I'm hashing 64 bit integers via $ax+b \pmod{2^{64}}$. Good parameters mean that, given an $1 \leq n \leq 64$, the first $n$ bits of the first $2^n$ inputs are distinct. How should I chose $a$ and $b$ to maximize the number of $n$ this applies to?
Let me rephrase the question. I'm working with the function
$$ h_{a,b}(x) = a x + b \pmod{2^L} $$
where $L \in \mathbb{N}$ (it's 64) and $a,b,x \in [0;2^L-1]$. In addition, $a$ is an odd number, so that the function is bijective.

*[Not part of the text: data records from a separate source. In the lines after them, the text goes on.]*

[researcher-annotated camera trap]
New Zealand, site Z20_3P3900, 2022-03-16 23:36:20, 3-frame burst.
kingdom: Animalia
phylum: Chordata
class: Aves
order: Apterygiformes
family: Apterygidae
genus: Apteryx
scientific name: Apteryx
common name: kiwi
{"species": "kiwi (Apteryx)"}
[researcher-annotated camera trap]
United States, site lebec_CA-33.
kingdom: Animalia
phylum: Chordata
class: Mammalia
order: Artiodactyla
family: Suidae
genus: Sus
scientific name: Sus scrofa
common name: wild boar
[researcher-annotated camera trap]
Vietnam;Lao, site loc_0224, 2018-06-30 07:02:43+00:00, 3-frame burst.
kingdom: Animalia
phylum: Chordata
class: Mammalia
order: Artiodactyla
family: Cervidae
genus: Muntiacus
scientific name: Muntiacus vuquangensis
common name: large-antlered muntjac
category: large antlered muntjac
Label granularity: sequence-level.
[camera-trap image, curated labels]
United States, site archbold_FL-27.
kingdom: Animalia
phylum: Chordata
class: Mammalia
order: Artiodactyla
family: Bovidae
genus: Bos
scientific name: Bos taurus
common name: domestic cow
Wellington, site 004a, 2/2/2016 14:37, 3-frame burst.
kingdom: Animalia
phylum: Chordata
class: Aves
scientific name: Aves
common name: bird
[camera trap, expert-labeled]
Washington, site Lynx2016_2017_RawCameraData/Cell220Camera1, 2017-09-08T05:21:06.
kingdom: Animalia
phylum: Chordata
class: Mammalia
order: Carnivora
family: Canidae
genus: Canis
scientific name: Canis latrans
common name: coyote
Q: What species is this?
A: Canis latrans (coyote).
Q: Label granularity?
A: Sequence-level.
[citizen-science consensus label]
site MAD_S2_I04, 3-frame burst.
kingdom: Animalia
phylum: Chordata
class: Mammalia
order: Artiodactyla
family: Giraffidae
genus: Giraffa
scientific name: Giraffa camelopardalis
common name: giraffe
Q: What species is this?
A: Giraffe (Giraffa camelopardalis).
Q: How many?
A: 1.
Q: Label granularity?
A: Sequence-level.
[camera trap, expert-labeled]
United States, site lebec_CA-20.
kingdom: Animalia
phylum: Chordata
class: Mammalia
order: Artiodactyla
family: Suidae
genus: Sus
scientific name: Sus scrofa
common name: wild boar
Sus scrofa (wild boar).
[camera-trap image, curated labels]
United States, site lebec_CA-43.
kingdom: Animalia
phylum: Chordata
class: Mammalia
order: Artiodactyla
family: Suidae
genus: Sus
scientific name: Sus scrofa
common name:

For $1 \leq n \leq L$, I'm considering the first $n$ bits of the image of the first $2^n$ natural numbers:
$$ H_{a,b} (n) = \left\{r \, \left\vert \, \exists 1 \leq p \leq 2^n: r = \left\lfloor \frac{h_{a,b}(p)}{2^{L-n}} \right\rfloor \right\} \right. $$
The parameters $a, b$ are successful for an $n$ if $|H_{a,b}(n)| = 2^n$, i.e. all first-n-bits of the first $2^n$ natural numbers are unique.
I'm looking for $a,b$ that are successful for as many $n$ as possible. In particular, for all small $n$.
How should I go about calculating $a$ and $b$? I'm currently running a program to find them, but surely there must be a better way?